• **Quoted passage**
I’ve just finished a rewrite of my novel-in-progress, The Best of Adam Sharp—which is to say we’re in the midst of the editing process. This is my fifth book (including two non-fiction), so, while I can’t claim to be a veteran, I have learned a bit about the editing process from the writer’s perspective.


I thought I’d share a few of the things that I have to remind myself of—consciously and constantly—if I want the best result for my book, my sanity and my relationship with my publisher. I haven’t self published: if you’re going that route, you’ll need to adapt the advice as you see fit.



Editing is not a hurdle; it’s about working together to get the best possible book. School, university and (for some of us) academic publication has given us a model in which we do whatever it takes to satisfy someone else—to get our work over the line. Once you have a publisher who’s accepted your book, forget about pleasing them and start seeing them as a partner in getting the result you (and your readers) want.
Your mindset is Were making it better. Every time you open that document, that’s what you’re trying to do. When you hit save, most of the time you’ve achieved that. Sure, save a backup in case you decide to go back. You hardly ever will. But from time to time, look back and see how far it’s come from the last time you thought it was finished.

• **Written request**
Pull out everything in the editing piece above, from "Your mindset is" down to "it was finished.", and reproduce it word for word.

• **Data lines**

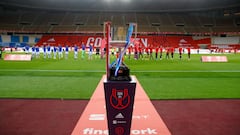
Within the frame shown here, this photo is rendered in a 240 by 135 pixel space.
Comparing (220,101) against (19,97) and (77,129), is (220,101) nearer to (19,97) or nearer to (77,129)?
(77,129)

• **Solution**
Your mindset is Were making it better. Every time you open that document, that’s what you’re trying to do. When you hit save, most of the time you’ve achieved that. Sure, save a backup in case you decide to go back. You hardly ever will. But from time to time, look back and see how far it’s come from the last time you thought it was finished.